緋里阿純

ダーケストアワー 消滅の緋里阿純のレビュー・感想・評価

ダーケストアワー 消滅(2011年製作の映画)
3.7
2011年のB級SF作品。
以前、確かテレビ東京の深夜帯でO.Aされた際に鑑賞したはずなのだが、すっかりmarkし忘れていたので、復習の意味も兼ねて再鑑賞。

ビジネスのチャンスを求めて、ロシアの首都モスクワにやって来たアメリカ人の若者2人。しかし、自分達のアイデアをやり手実業家に横取りされ、仕方なくクラブにてネットで知り合った同じアメリカ人女性の2人組と飲むことに。やがて、例のやり手実業家も彼女連れで現れ、険悪なムードに。すると突然、空から謎の発光体が降下してくる。地上に降り立ち、姿が見えなくなったそれは、人々を次々と灰にして消滅させる。生き残った5人は、生還の為見えない侵略者の目を掻い潜り、生存者を探す事にーー。

B級SFながら、主要キャスト陣にエミール・ハーシュ『ローン・サバイバー(2013)』、オリヴィア・サールビー『ジャッジ・ドレッド(2012)』、マックス・ミンゲラ『ソーシャル・ネットワーク(2008)』、レイチェル・テイラー『トランスフォーマー(2007)』、ヨエル・キナマン『スーサイド・スクワット(2016)』と、意外と豪華なメンツが揃っている。
そんな中で、ロシア人少女のヴィカを演じたヴェロニカ・ヴェルナドスカヤのみ、後のキャリアがロシア国内に留まってしまっている様子なのが惜しい。本作一キュートだったので、他の出演作があれば鑑賞してみたかったのだが。

エイリアンに関しては、電磁波によるシールドによって見えなくなるという『プレデター』の光学迷彩的要素、また、それによる電子機器等の無効化という設定。主人公ショーンの機転によって、ガラス等電気をシャットアウトする物質によって姿を隠し、電球を散りばめて敵の位置を探る。途中登場する電気技師が発明した電磁波砲によって、同じく電磁波をぶつける事でシールドを破り、攻撃のチャンスを得る等、対処法まで含め意外としっかりとした作り。

中盤で出会うやたらと有能な電気技師や、後半でショーン達を助けてくれるロシア軍のレジスタンスが頼もしく、それぞれに見せ場があって皆カッコいいのもポイントが高い。
ラスト、人類の勝利に希望が見える締め方によって後味も良く、この手のSFとしては珍しいくらい綺麗に幕を閉じる。
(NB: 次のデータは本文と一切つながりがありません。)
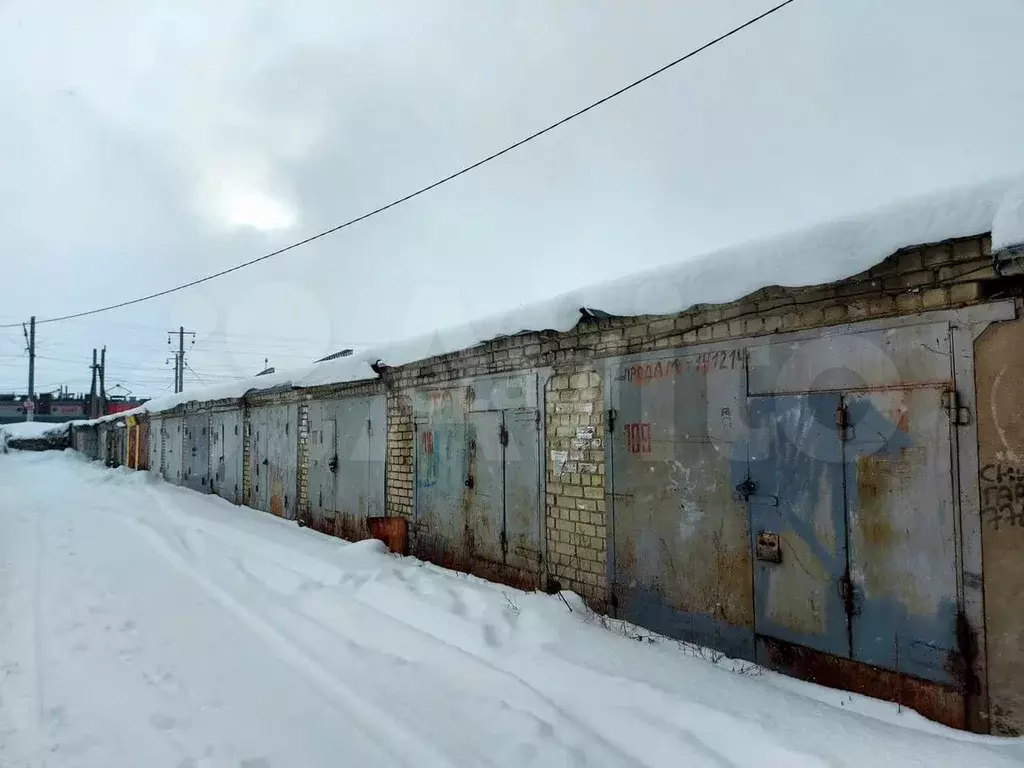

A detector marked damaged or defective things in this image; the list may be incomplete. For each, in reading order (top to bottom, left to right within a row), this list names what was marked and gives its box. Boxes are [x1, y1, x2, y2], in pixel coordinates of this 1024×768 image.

rusty garage door [162, 417, 183, 483]
rusty garage door [183, 415, 210, 493]
rusty garage door [209, 415, 243, 505]
rusty garage door [246, 405, 299, 520]
rusty garage door [307, 397, 387, 540]
rusty garage door [415, 376, 544, 585]
rusty garage door [606, 348, 753, 655]
rusty garage door [749, 321, 962, 688]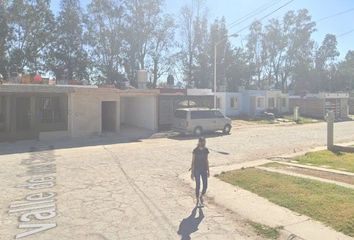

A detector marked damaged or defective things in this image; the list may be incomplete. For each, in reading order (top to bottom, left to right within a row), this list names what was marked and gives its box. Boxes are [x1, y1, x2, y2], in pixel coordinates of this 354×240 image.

低予算なので、前半で街の人々が消滅してからは、限られたメンバーのみによるスタジオでのグリーンバックとセットによる撮影であろう点や、姿を現したエイリアンのCG表現の安っぽさ等に、そうした予算的都合が見えるのが涙ぐましい。
とはいえ、人々が消滅し灰だけが残されたモスクワの街、アウトレットに突っ込んで大破した旅客機等の絶望感を演出する画作りは中々。
ただし、エイリアンとの攻防をもう少し見せてほしかったのは確か。特に、潜水艦の救助現場を目指す際の地下鉄では、単に仲間の犠牲を描くだけではなく、あそこでショーンが電磁波砲を使って敵のシールドを無効化し、レジスタンスによる撃破と、エイリアンに対する初勝利を演出するには打ってつけのシチュエーションだったと思うので惜しい。

あくまでB級SFだが、物語やエイリアンの設定の作り込み具合、ジャンル映画的なお約束、矢鱈と優秀な脇役達と、意外にもちゃんと見られる作品として仕上がっている。90分というコンパクトな尺も、サラッと鑑賞するのに適しており、侵略者モノとしては佳作といったところ。